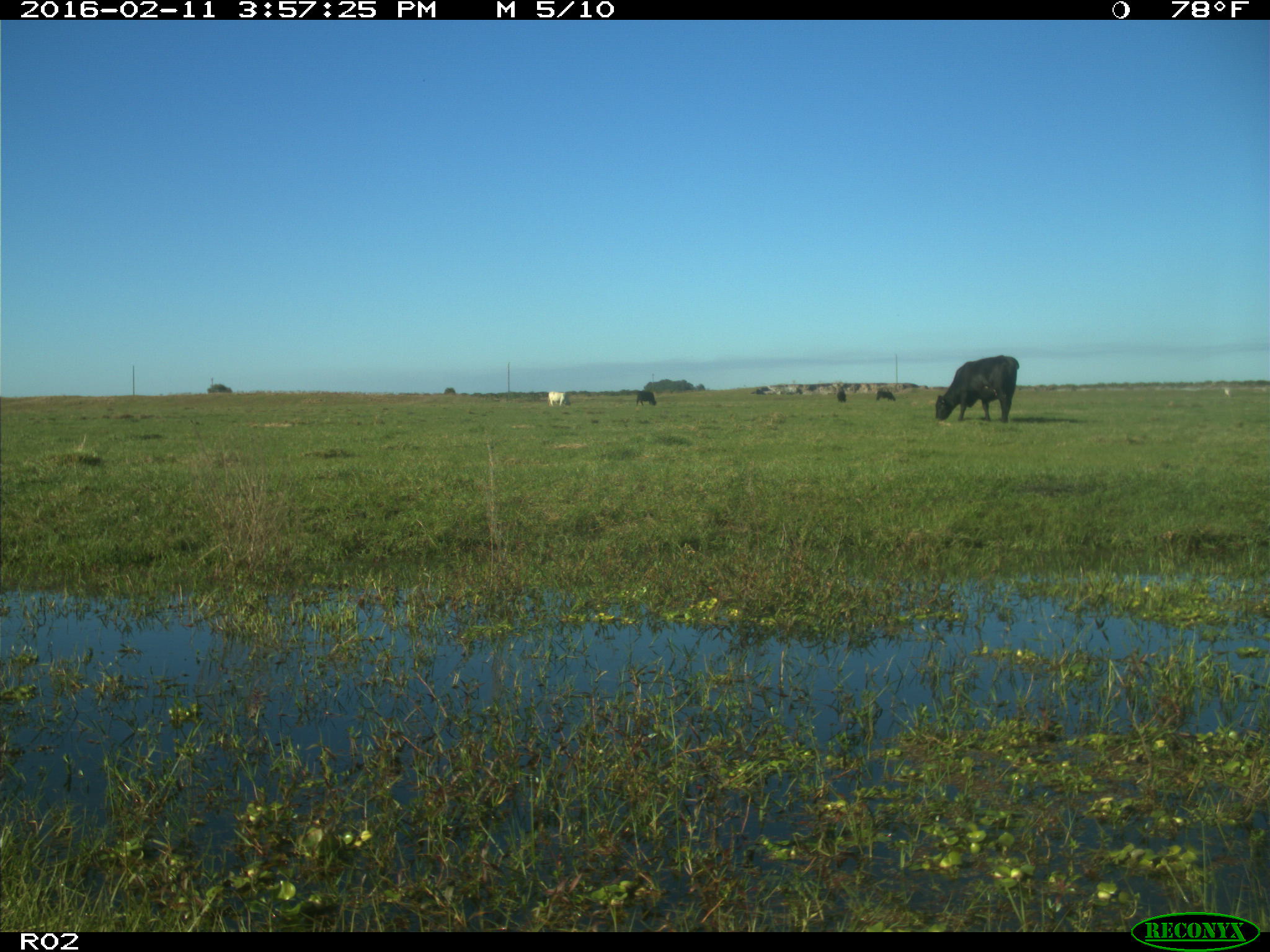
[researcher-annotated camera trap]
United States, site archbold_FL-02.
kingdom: Animalia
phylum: Chordata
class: Mammalia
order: Artiodactyla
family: Bovidae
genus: Bos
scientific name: Bos taurus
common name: domestic cow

» **EXERCISE GOAL**
Output every entry above verbatim, but leave out the pictures.

» **ANSWER TO THIS TASK**
[researcher-annotated camera trap]
United States, site archbold_FL-02.
kingdom: Animalia
phylum: Chordata
class: Mammalia
order: Artiodactyla
family: Bovidae
genus: Bos
scientific name: Bos taurus
common name: domestic cow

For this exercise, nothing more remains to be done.